I only spoke to Brian at STAGBI yesterday afternoon so i would hope he'll come back to me today.  If not then I'll re chase.

Ben well may be genuine and I really hope he is as he just seems to be passed around, but I think in this case I have to make people listen.  Why was the animal chipped twice and why does he have more than one passport.  It really does just go to show how unsafe the system really is and afterall we're the ones paying for it all.....................horse tax is next and the whole passport system can't even be policed yet!


----------



## Cuffey (24 November 2009)

If you put either Trotter or Standardbred into search on Stolen Horse Register no descriptions fit Ben
http://www.stolenhorseregister.com/


----------



## rosie fronfelen (24 November 2009)

the lady in Kidderminster who had his original passport and had to hand it back and apply for new one, this could have been the trotting ass. passport that i mentioned before. they are property of STAGBI and once a horse comes out of racing they have to be returned. i would think this woman is your best bet if you know who she is?? horse tax--- dont go there! that makes me doubly mad!!!! i trust you will hang on to Ben after all this mess- poor boy- if only he could talk!!

────────────────────────────────────────

PROBLEM DETAILS ::
Answer these questions about the forum thread on Ben:
(a) Whom did the first poster speak to at STAGBI yesterday afternoon?
(b) Which two breed terms does Cuffey suggest searching on the Stolen Horse Register?
(c) According to rosie fronfelen, when must passports that are the property of STAGBI be returned?

Picture-based spatial questions:
────────────────────────────────────────

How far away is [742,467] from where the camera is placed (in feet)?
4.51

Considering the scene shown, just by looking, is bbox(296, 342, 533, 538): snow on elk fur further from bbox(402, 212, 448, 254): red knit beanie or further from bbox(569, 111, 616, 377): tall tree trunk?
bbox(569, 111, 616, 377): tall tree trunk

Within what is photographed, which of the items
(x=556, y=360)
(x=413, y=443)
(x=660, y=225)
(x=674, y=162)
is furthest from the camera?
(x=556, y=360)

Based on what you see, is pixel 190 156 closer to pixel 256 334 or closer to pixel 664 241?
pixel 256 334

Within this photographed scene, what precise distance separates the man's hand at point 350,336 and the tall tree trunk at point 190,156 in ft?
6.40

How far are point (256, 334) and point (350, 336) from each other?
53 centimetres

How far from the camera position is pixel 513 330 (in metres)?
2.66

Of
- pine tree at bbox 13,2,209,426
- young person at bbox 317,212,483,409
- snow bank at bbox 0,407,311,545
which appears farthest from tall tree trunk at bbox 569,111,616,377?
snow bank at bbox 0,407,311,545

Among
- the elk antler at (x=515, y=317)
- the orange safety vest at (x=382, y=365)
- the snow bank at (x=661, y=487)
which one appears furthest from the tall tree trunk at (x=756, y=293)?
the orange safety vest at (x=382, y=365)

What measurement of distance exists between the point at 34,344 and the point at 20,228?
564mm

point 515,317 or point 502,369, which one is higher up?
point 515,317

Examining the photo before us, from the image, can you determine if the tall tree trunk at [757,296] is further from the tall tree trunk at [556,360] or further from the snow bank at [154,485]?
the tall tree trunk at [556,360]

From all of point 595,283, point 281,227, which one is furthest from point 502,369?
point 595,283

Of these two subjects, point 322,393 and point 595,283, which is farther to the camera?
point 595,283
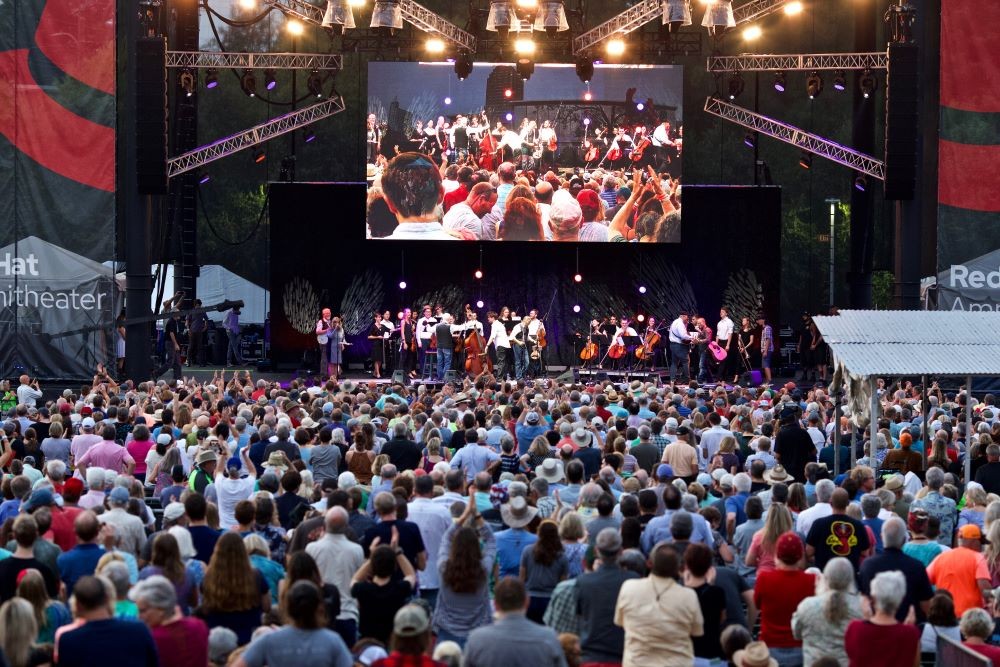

────────────────────────────────────────

RESPONSE ::
(a) Brian.
(b) Trotter and Standardbred.
(c) Once a horse comes out of racing.